A diagram illustrating the emission of electrons from a metal plate, requiring energy gained from an incoming photon to be more than the work function of the material.

Emission of electrons from a metal plate requires energy gained from an incoming photon to be more than the work function of the material.

Incident light on metallic surfaces will cause the emission of electrons, a phenomenon known as the photoelectric effect. Several aspects of the photoelectric effect contradict classical theory. No electrons are emitted for light below some cutoff frequency. Additionally, while the maximum kinetic energy of emitted electrons is independent of light intensity, the maximum kinetic energy does increase with light frequency. Einstein postulated that light striking the material was quantized, imparting energy equal to hf. In order to cause the emission of an electron, photon energy must exceed the amount of energy, f, the work function, necessary to overcome the binding of the electron to the metallic surface. Low frequency light will not cause the emission of electrons no matter the intensity because individual light photons do not possess energy in excess of the work function.

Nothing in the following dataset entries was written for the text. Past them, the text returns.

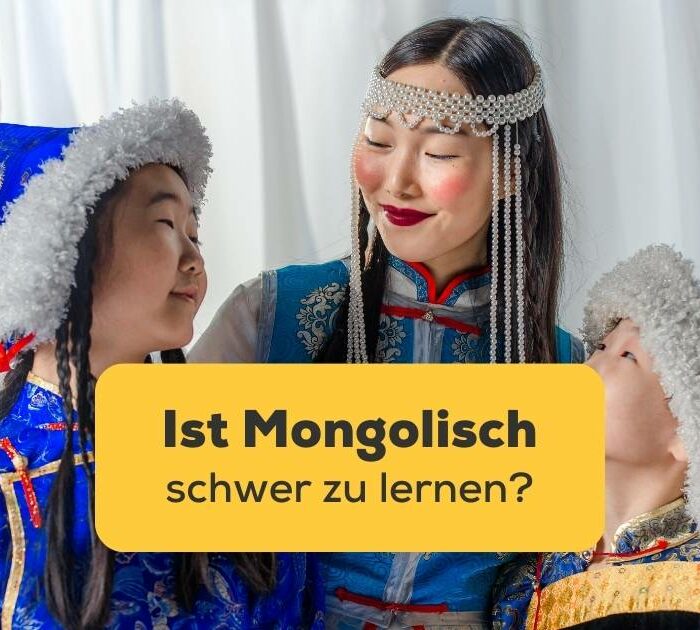 Eine mongolische Mutter, die zwischen ihren Kindern steht. Ist Mongolisch schwer zu lernen? Erfahre 3 verrückte Wahrheiten mit der Ling-App.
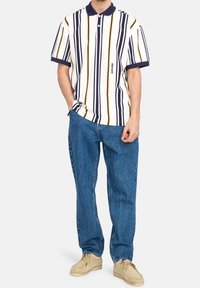 Camisa polo de manga corta con rayas verticales en azul marino, blanco y amarillo, con cuello y un pequeño logo. Se combina con unos vaqueros azules holgados.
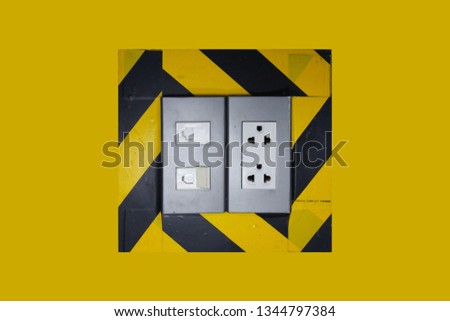 Electrical system and network and telephone outlet.Barely a yellow-black symbol to warn of danger points. on yellow background with clipping path.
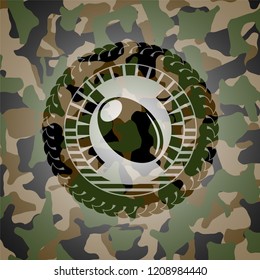 olive icon inside camouflage emblem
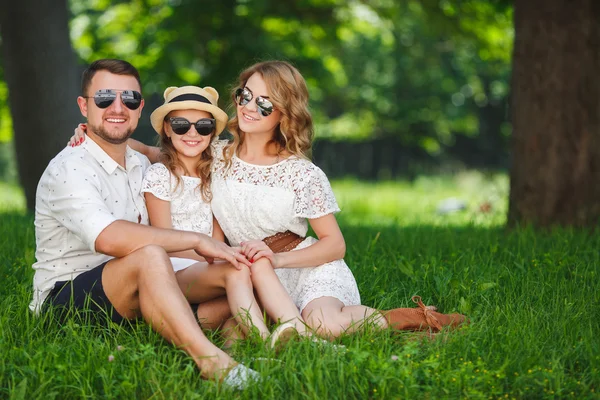 Mutlu genç aile dışarıda yeşil doğada birlikte vakit geçiriyor. — Stok fotoğraf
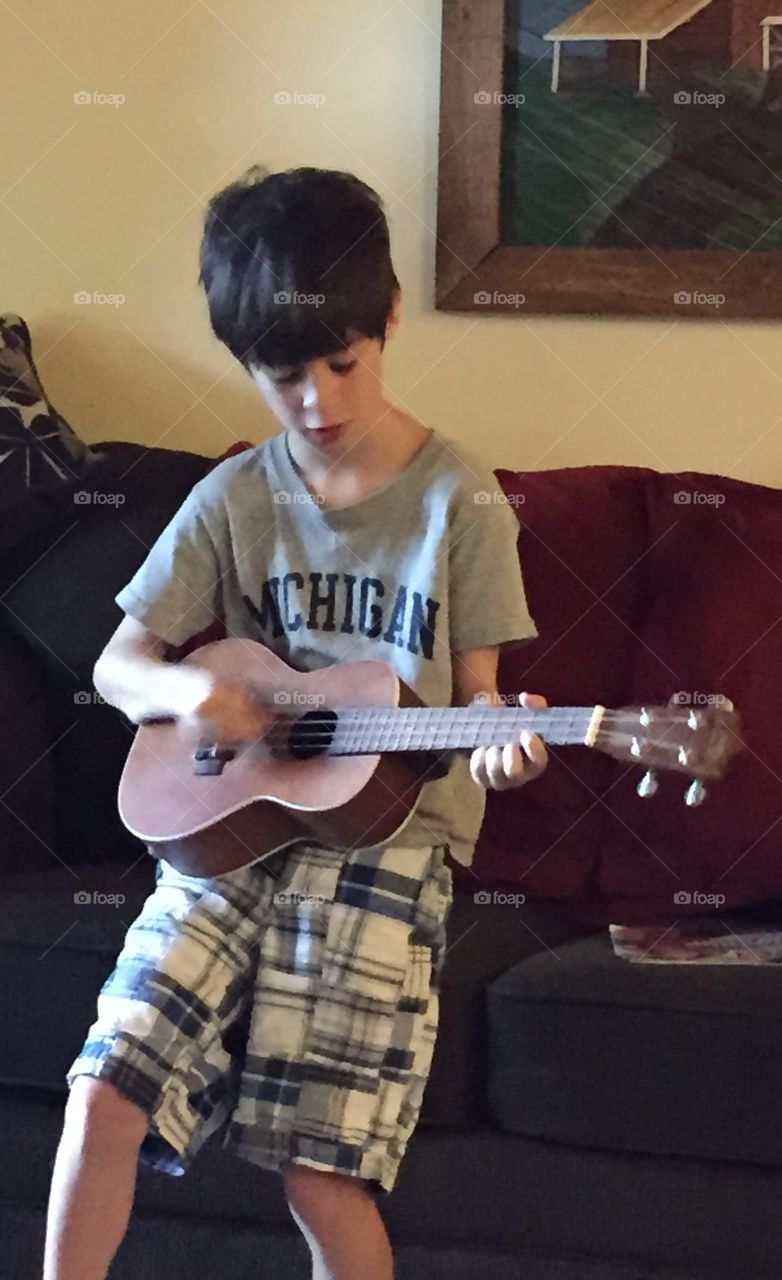 Young boy sitting on the couch, playing the ukelele instrument.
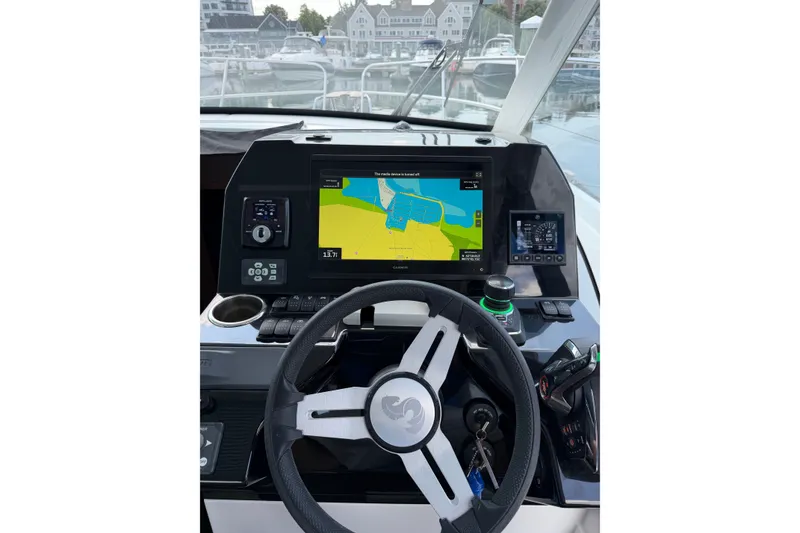 Slide: The Image of Cockpit view of 2023 Beneteau Antares 11 OB with navigation display and controls. - 47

One of the quintessential experiments of early modern physics, the photoelectric effect is a favorite for the MCAT. The photoelectric effect is a frequent topic in medical radiology. A really important thing to remember is that the kinetic energy of the ejected electron does not depend on the intensity of the light. In other words, the kinetic energy depends on the energy of the individual photons, not how much total light there is. A high intensity radio source would not produce the photoelectric effect at all because no individual photons would have sufficient energy, even though there was high energy overall, while low intensity x-rays would lead to the photoelectric effect.